Merrell, who has also been awarded fellowships from the National Endowment for the Humanities and the American Council of Learned Societies, has contributed scholarly articles to several collections and a number of journals as well. Notable essays include “The Indians’ New World: The Catawba Experience,” in The American Indian: Past and Present (1986), edited by historian Roger L. Nichols; and “Indian History during the Colonial Era,” in a study of colonial history titled A Companion to Colonial America (2003), edited by historian Daniel Vickers.
Merrell continues to teach early American history and advise graduate students as the Lucy Maynard Salmon Professor of History at Vassar College.
Impact
Scholars agree that Merrell’s work has helped shape the contemporary study of American Indian and early American history. He is a foremost expert on the interactions between colonialists and American Indians in early American history, which, until his work on the subject, had been a neglected area of study. For his contributions to the field of history, Merrell was given Lawrence University's Lucia Russell Briggs Distinguished Achievement Award in 1994 and was inducted into the Virginia History Series' Historical Hall of Fame.
Personal Life
Merrell married Linda Keiko Yamane, who was a fellow Lawrence University student also from Minnesota. Together they had two sons.
Bibliography
"James H. Merrell, PHD." Vassar, 2023, www.vassar.edu/faculty/emeriti/merrell. Accessed 24 Sept. 2024.
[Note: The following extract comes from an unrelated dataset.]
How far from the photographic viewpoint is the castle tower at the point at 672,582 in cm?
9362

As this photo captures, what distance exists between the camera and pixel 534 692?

Merrell, James H. “Some Thoughts on Teaching: An Interview with James H. Merrell.” By Rachel Herrmann. The Junto: A Group Blog on Early American History. Junto, 16 Feb. 2013. Web. 23 July 2013.
Pencak, William. “Complicating Native American–White Relations in British North America.” Rev. of Into the American Woods: Negotiators on the Pennsylvania Frontier, by James H. Merrell. Ethnohistory 52.2 (2005): 437–448. Print.
Rountree, Helen C. Rev. of The Indians’ New World: Catawbas and Their Neighbors, by James H. Merrell. American Historical Review 95.5 (1990): 1619. Print.
Usner Daniel H., Jr. Rev. of The Indians’ New World: Catawbas and Their Neighbors, by James H. Merrell. Journal of American Ethnic History 11.2 (1992): 77–85. Print.
White, Ed. Rev. of Into the American Woods: Negotiators on the Pennsylvania Frontier, by James H. Merrell. American Quarterly 52.1 (2000): 179. Print.
Witgen, Michael. “Rethinking Colonial History as Continental History.” Rev. of “Second Thoughts on Colonial Historians and American Indians,” by James H. Merrell. William & Mary Quarterly 69.3 (2012): 527–530. Print.